Sabtu, 24 Mei 2014

Berkunjung ke Kebun Gaharu



Beberapa hari yang lalu, saya sempatkan singgah ke sebuah kebun gaharu di desa sebelah.

Pohon gaharu itu ditanam diselingi dengan tanaman kelapa sawit. Waktu saya datang, pohon gaharunya sedang berbuah muda. Beberapa biji yang belum cukup umur tampak berjatuhan di bawah.

Setelah berbincang-bincang dengan penjaga kebunnya, saya tahu bahwa umur pohon penghasil gaharu itu sudah 10 tahun lebih. Dan sudah 3 kali di inokulasi. Oleh para mahasiswa USU. Inokulasi yang pertama dan kedua gagal.

Oleh para mahasiswa USU, pernah beberapa kali dijanjikan akan di panen, tetapi dibatalkan. Janji terakhir, sehabis lebaran nanti akan dipanen tebang.

Gaharu yang ada di kebun ini adalah dari jenis aquilaria malaccensis. Pertumbuhannya lumayan bagus. Diameter batang 25-30 cm. Daunnya lebat dan tajuknya juga sehat.

Hanya saja, saya menduga inokulan yang disuntikkan kurang berhasil. Bisa dilihat dari kondisi pohon yang segar bugar.

Seharusnya, pohon gaharu yang sudah diinokulasi akan menjadi stres, bahkan ada yang sampai gugur daunnya. Lalu perlahan membaik, tapi tak boleh pulih semula.

Hal ini terjadi karena bahan dasar inokulan adalah jamur fusarium sp atau sejenisnya.

Jamur yang disuntikkan akan menyerang pohon, dan sebagai reaksinya, pohon akan mengeluarkan sejenis resin sebagai penangkal serangan jamur tadi. Resin yang dihasilkan inilah yang akan merubah batang kayu menjadi gaharu. Tandanya adalah kayu menjadi berwarna hitam/coklat tua dan berbau harum jika dibakar.

Pohon gaharu (agarwood) biasanya disuntik pada umur lima tahun, dan dipanen tebang pada umur 7-8 tahun. 

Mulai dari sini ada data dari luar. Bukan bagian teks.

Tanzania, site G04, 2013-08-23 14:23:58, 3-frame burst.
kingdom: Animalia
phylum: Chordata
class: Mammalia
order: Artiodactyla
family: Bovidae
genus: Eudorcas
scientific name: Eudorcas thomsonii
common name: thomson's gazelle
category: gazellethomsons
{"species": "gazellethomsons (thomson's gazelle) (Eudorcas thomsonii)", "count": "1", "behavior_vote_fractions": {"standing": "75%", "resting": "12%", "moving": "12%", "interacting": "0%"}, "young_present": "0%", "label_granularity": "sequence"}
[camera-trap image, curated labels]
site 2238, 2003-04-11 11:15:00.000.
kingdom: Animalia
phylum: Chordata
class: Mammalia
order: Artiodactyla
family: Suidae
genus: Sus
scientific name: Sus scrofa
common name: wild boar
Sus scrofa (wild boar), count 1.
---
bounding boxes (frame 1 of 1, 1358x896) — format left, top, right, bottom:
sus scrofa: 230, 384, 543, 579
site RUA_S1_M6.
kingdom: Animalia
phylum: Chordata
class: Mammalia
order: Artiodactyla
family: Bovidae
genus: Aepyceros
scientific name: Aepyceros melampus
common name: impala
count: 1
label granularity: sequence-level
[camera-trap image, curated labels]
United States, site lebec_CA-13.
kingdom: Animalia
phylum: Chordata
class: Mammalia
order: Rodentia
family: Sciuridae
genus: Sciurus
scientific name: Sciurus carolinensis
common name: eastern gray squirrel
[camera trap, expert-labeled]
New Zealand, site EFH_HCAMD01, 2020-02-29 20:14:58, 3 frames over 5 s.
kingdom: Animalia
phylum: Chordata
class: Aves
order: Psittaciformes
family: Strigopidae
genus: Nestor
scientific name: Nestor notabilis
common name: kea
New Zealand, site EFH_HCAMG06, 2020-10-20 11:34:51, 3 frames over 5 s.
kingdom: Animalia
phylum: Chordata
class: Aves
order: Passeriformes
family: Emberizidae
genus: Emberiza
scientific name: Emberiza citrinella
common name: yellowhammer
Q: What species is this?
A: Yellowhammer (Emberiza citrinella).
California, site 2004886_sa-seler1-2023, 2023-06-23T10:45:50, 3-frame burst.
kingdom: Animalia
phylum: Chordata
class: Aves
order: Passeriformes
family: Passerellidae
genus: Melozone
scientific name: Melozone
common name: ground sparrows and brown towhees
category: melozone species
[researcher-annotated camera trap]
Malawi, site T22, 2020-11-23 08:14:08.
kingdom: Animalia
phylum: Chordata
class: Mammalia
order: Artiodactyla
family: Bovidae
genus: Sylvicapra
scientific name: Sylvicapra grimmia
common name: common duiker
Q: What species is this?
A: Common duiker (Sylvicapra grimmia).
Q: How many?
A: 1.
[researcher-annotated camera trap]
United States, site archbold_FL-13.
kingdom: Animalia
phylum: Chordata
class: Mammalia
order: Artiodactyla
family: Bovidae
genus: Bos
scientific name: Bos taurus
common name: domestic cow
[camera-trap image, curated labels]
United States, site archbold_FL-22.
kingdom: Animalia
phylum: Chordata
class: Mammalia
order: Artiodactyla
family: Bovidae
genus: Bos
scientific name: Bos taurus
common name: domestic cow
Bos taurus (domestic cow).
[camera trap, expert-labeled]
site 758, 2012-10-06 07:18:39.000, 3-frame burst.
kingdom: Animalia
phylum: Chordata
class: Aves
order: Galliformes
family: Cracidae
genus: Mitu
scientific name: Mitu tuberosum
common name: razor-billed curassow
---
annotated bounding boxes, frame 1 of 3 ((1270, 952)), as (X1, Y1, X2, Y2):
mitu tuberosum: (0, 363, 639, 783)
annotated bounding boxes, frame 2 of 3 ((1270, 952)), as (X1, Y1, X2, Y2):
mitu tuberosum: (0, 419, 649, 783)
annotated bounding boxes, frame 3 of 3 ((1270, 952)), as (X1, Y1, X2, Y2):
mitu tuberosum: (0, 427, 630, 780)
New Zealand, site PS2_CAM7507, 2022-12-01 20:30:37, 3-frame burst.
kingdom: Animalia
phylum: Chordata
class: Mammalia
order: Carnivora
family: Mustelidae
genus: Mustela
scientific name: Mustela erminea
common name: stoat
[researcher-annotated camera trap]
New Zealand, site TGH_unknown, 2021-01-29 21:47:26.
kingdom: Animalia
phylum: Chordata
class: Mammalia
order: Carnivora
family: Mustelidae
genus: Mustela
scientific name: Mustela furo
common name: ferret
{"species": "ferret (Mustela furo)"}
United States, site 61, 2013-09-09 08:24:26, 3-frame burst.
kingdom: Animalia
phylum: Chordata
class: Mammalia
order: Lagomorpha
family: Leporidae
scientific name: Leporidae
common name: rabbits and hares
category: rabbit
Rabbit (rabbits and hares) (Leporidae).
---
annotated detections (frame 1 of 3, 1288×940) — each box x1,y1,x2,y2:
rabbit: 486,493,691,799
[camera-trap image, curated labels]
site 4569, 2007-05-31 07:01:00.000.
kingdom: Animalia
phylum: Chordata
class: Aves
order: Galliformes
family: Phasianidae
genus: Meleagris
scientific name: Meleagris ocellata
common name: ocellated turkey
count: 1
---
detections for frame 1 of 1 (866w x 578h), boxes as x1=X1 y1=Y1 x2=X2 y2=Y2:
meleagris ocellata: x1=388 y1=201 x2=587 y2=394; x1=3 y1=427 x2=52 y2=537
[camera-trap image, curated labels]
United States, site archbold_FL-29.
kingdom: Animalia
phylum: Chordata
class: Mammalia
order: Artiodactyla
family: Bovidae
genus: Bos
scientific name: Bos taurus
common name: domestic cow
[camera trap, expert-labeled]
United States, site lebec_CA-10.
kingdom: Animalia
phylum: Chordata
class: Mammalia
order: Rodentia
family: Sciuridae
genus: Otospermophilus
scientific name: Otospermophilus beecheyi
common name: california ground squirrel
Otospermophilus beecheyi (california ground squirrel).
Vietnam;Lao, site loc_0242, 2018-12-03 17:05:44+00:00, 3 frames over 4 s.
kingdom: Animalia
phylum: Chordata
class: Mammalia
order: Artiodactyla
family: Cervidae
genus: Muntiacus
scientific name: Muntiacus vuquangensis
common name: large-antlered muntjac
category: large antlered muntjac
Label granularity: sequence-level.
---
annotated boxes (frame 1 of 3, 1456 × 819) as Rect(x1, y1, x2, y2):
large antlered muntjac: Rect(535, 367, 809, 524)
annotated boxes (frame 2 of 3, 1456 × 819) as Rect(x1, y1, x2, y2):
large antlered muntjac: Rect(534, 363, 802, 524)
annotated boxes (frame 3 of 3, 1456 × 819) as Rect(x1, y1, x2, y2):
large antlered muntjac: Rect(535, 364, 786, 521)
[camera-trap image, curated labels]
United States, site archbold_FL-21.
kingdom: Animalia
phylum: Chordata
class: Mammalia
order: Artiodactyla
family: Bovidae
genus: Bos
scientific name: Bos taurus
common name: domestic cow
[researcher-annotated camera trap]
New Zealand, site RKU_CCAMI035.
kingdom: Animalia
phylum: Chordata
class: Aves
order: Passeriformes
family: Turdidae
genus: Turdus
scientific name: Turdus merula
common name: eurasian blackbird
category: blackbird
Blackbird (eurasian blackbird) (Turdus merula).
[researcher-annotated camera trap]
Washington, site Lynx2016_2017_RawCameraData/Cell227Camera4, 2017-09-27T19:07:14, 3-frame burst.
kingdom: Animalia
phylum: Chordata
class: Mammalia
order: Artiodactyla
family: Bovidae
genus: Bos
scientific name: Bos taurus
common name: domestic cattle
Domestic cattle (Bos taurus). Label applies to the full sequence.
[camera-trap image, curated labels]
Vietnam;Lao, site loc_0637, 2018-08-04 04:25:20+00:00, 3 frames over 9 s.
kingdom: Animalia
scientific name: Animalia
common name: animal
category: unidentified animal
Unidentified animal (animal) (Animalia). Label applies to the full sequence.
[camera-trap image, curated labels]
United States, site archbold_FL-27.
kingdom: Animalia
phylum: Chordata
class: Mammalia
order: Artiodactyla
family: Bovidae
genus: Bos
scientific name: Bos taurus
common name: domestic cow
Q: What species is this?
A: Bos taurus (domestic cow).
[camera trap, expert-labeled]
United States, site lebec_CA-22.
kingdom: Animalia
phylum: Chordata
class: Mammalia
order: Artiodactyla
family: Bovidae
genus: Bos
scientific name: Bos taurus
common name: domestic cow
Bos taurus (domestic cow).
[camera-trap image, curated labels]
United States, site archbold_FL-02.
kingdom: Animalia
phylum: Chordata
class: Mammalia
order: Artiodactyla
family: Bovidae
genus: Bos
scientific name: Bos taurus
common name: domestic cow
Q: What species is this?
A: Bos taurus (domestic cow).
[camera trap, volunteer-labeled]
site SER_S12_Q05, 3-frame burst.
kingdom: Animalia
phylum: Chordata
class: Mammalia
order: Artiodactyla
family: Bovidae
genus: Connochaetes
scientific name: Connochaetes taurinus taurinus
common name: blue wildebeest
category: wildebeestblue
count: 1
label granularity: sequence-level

Proses inokulasi gaharu bukanlah perkara mudah. Selain inokulannya harus cocok dengan jenis pohonnya, sterilitas juga harus dijaga dengan baik selama proses dilakukan. Selain itu, kita harus mengantisipasi kemungkinan masuknya air hujan ke dalam lubang inokulan. Jika air masuk, maka kemungkinan batang kayu akan membusuk.

Kebanyakan petani gaharu menerima sistim bagi hasil dengan investor. Mulai bibit, pupuk, inokulasi serta pemanenan disediakan dan dilakukan oleh investor. Petani hanya menyediakan lahan, menjaga dan merawat tanaman itu.

Yang sering luput dari kajian perjanjian adalah : siapa yang menentukan harga. Jika yang menentukan harga jual juga adalah investor, maka kemungkinan investor menipu petani sangatlah besar. Karena memang, produk gaharu banyak sekali grade-nya, dan tak ada standarisasi. Selain itu, rentang harga perkilogram yang antara hanya 100.000 rupiah sampai ratusan juta rupiah, membuat kerjasama ini sangat riskan.

Apalagi saat ini, mencari pembeli gaharu juga bukanlah perkara mudah.

Ada banyak rekan yang menghubungi saya minta dijualkan gaharunya, namun pembeli tak kunjung ada.Kalau pun ada, sering terjadi gagalnya kesepakatan harga. Pernah ada penjual yang minta harga Rp.80 juta perkilogram, sementara pembeli hanya menawar tak lebih dari Rp.5 juta perkilogram.